Leaders fight like cat, dog

PETTY BICKERING While Sri Lanka struggles to end a war, its prime minister and president, once childhood playmates, ceaselessly hurl angry insults at each other


The country's president calls her prime minister spineless. The prime minister calls the president a "Hitler madam."

Words like "worm" and "snake" fly between them regularly.

While Sri Lanka struggles to end a 19-year civil war, the country's two leaders, once childhood playmates, are locked in a battle of petty bickering.

Battle-weary Sri Lankans worry the fragile ceasefire between government forces and the Tamil Tiger rebels won't hold for much longer -- not because of occasional clashes, but because of the animosity between the two leaders.

President Chandrika Kumaratunga and Prime Minister Ranil Wickremesinghe argue about nearly everything, from who will give important speeches to who will head what government ministry.

But the most bitter topic is the peace process.

Both insist they want peace for this embattled island nation, where two decades of civil war have cost the lives of 65,000 people, as ethnic Tamil rebels have fought to carve out a homeland in the country's northeast, dominated by the Hindu Tamils.

Wickremesinghe signed a February last year Norwegian-brokered ceasefire agreement with rebels that ended the fighting.
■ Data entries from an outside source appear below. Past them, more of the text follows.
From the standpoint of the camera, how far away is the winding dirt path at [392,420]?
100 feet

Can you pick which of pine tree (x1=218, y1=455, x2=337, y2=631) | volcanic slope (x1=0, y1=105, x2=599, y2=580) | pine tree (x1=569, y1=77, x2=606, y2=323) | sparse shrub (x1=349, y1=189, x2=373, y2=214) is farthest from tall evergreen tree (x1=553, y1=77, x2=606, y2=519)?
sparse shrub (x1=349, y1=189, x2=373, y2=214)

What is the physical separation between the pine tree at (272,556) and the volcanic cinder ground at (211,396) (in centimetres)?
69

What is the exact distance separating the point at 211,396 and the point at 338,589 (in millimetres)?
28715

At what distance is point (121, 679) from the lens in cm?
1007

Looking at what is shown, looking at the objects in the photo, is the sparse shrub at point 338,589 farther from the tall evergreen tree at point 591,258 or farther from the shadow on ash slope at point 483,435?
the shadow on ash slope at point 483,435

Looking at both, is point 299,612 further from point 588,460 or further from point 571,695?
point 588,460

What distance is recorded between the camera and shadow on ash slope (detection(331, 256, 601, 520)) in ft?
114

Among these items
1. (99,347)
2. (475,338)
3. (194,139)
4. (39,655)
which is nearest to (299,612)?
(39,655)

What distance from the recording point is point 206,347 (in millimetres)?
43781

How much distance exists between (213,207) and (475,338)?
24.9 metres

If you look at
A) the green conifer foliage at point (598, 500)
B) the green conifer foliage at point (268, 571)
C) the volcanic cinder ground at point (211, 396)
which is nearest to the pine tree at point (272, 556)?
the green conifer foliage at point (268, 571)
Six rounds of talks aimed at finding a political solution were held before the rebels walked out in April.

Kumaratunga says the prime minister caved in to Tiger demands for autonomy without insisting they disarm first, or stop violating human rights.
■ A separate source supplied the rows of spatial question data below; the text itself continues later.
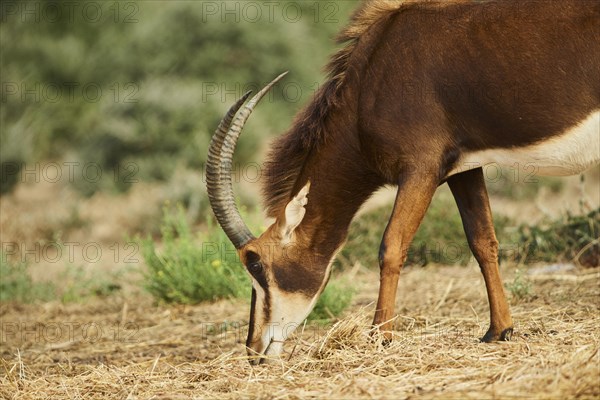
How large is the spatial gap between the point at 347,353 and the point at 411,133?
1273mm

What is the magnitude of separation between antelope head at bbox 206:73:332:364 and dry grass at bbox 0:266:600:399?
20 cm

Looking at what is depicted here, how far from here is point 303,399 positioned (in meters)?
4.06

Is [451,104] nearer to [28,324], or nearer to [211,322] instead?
[211,322]

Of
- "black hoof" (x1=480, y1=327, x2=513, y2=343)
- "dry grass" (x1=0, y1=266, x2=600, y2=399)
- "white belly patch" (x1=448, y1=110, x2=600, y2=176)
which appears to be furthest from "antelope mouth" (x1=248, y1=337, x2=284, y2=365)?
"white belly patch" (x1=448, y1=110, x2=600, y2=176)

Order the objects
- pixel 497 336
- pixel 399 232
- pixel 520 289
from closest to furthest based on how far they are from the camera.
→ pixel 399 232
pixel 497 336
pixel 520 289

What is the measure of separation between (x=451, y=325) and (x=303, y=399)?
210 centimetres

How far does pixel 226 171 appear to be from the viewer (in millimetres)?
5355

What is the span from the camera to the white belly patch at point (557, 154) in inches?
185

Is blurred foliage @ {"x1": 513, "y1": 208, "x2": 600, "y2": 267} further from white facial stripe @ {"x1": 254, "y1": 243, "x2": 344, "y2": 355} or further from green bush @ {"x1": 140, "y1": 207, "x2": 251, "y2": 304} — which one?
white facial stripe @ {"x1": 254, "y1": 243, "x2": 344, "y2": 355}

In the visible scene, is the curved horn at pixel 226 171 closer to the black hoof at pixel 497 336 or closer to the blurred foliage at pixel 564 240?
the black hoof at pixel 497 336

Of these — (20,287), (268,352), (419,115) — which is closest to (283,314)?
(268,352)

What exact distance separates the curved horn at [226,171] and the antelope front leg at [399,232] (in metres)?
0.92

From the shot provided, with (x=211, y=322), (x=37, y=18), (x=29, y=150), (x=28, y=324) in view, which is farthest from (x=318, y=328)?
(x=37, y=18)

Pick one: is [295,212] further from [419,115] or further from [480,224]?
[480,224]
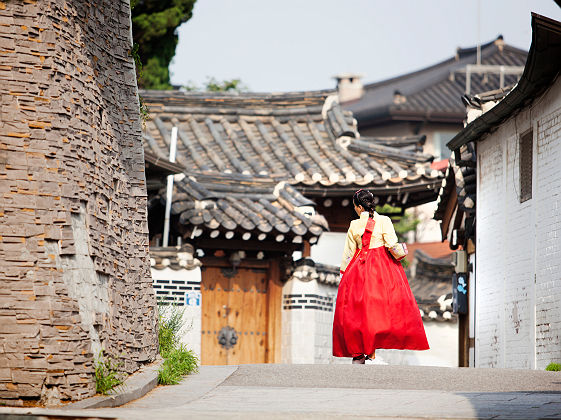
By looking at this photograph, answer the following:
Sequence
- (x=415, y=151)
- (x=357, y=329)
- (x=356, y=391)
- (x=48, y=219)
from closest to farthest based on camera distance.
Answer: (x=48, y=219) → (x=356, y=391) → (x=357, y=329) → (x=415, y=151)

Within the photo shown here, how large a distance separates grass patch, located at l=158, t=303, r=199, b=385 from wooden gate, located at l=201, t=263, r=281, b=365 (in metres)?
6.37

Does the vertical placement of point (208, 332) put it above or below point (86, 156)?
below

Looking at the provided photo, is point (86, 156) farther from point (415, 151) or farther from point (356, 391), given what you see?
point (415, 151)

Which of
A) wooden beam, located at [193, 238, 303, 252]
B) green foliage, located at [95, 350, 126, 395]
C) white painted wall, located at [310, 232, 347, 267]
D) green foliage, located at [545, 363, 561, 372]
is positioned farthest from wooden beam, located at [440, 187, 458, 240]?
green foliage, located at [95, 350, 126, 395]

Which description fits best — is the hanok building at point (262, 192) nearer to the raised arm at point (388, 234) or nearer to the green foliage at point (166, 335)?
the raised arm at point (388, 234)

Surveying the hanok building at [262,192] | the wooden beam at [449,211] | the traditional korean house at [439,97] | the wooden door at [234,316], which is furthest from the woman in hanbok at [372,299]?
the traditional korean house at [439,97]

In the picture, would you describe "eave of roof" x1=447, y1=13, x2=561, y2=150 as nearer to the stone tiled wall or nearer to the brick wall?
the brick wall

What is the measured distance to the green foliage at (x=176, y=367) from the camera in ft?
34.0

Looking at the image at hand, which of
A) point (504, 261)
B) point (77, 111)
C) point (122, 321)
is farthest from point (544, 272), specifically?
point (77, 111)

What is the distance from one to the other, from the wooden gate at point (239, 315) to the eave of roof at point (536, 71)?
5.24 m

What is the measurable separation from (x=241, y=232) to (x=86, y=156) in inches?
389

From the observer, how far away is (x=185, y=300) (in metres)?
18.8

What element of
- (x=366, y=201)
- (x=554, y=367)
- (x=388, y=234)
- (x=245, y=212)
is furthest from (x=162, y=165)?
(x=554, y=367)

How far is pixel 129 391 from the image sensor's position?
9.00m
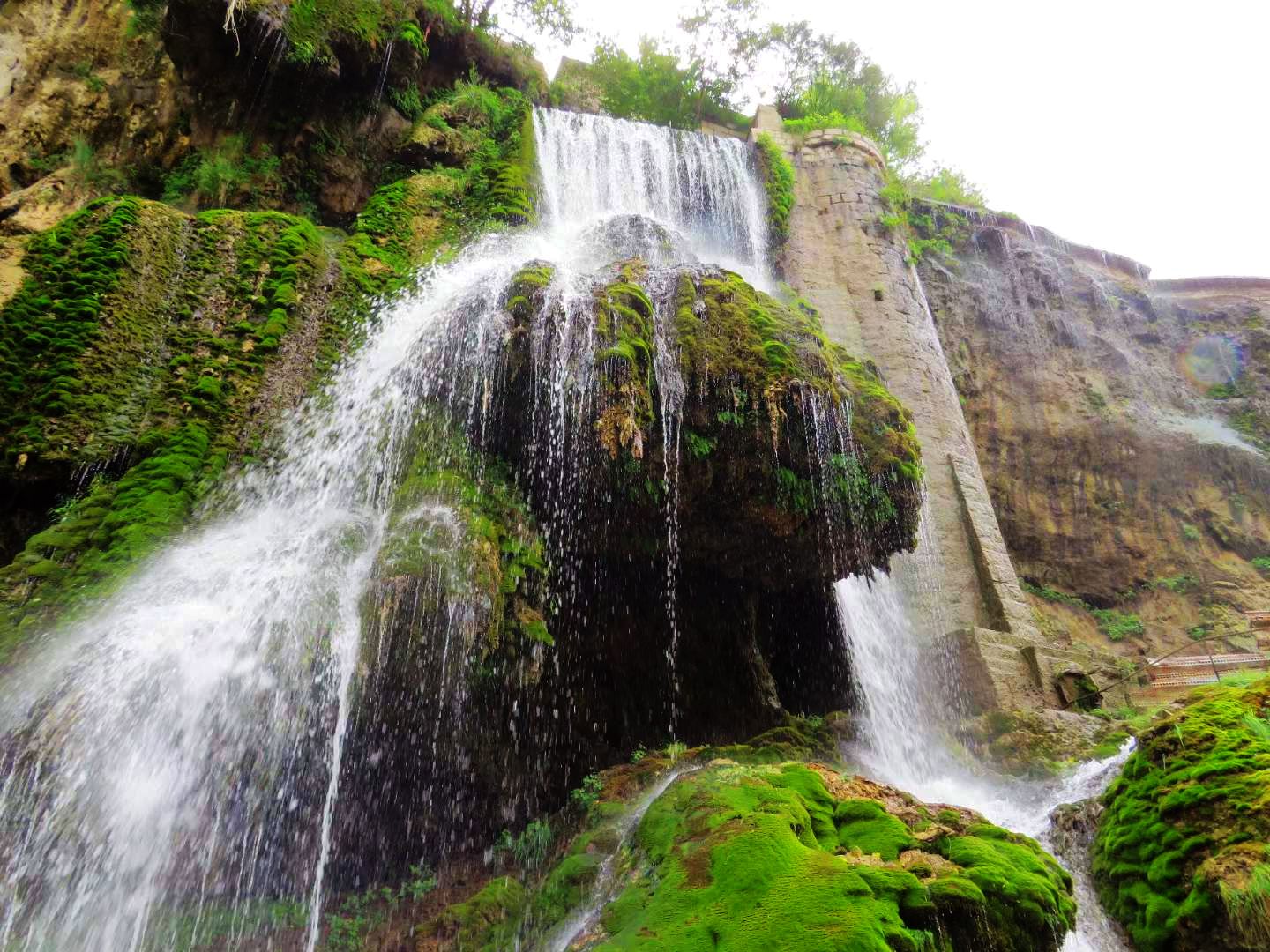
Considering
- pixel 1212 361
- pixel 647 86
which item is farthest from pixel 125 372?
pixel 1212 361

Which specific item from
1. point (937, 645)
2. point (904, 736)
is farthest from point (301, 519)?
point (937, 645)

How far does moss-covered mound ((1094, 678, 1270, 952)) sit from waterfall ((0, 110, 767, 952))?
4.30 metres

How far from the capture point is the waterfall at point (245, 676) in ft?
14.0

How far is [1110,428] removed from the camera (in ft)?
57.7

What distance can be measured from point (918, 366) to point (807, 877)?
12702 mm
In an 11-page letter in October, Kumaratunga blasted Wickremesinghe for putting the country's security at risk in the name of peace.

Repeatedly, she has threatened to use her broad powers to fire the prime minister and dissolve parliament.

The animosity between the two is likely to further intensify when the rebels spell out their demands for political and financial authority in the northeast. Their proposals were expected to be released tomorrow.

Sri Lanka's sharp political divisions have many worried.

"A united voice in this crucial time ... is critical to move forward successfully," US Assistant Secretary of State for South Asian Affairs Christina Rocca said during a May visit.

The feud climaxed at the international level in early September, when the two leaders were unable to agree on who would represent Sri Lanka at the UN General Assembly.

Kumaratunga eventually gave in, saying she would not attend. She told UN Secretary General Kofi Annan that her absence was "due to the situation at home."

The bickering has given the rebels more excuses to stay away from the negotiating table.

"Your administration is unstable and caught up in a ferocious cohabitation war with the all-powerful president," Anton Balasingham, the chief rebel negotiator, wrote in a letter to Wickremesinghe in June.

Unsurprisingly, the two put the blame on each other.

Kumaratunga's spokesman, Harim Peiris, says Wickremesinghe ignores her.

But Kumaratunga declined to meet Wickremesinghe before he left for the UN, saying she was "indisposed." She has refused to meet with him on several other occasions.

Raised in Sri Lanka's small political elite, the two were friends as children. That ended when their political careers took off.

Kumaratunga was re-elected president in December 1999, three days after the Tigers tried to kill her in a suicide attack. She rode a sympathy vote to narrowly defeat Wickremesinghe and installed her aged mother as prime minister.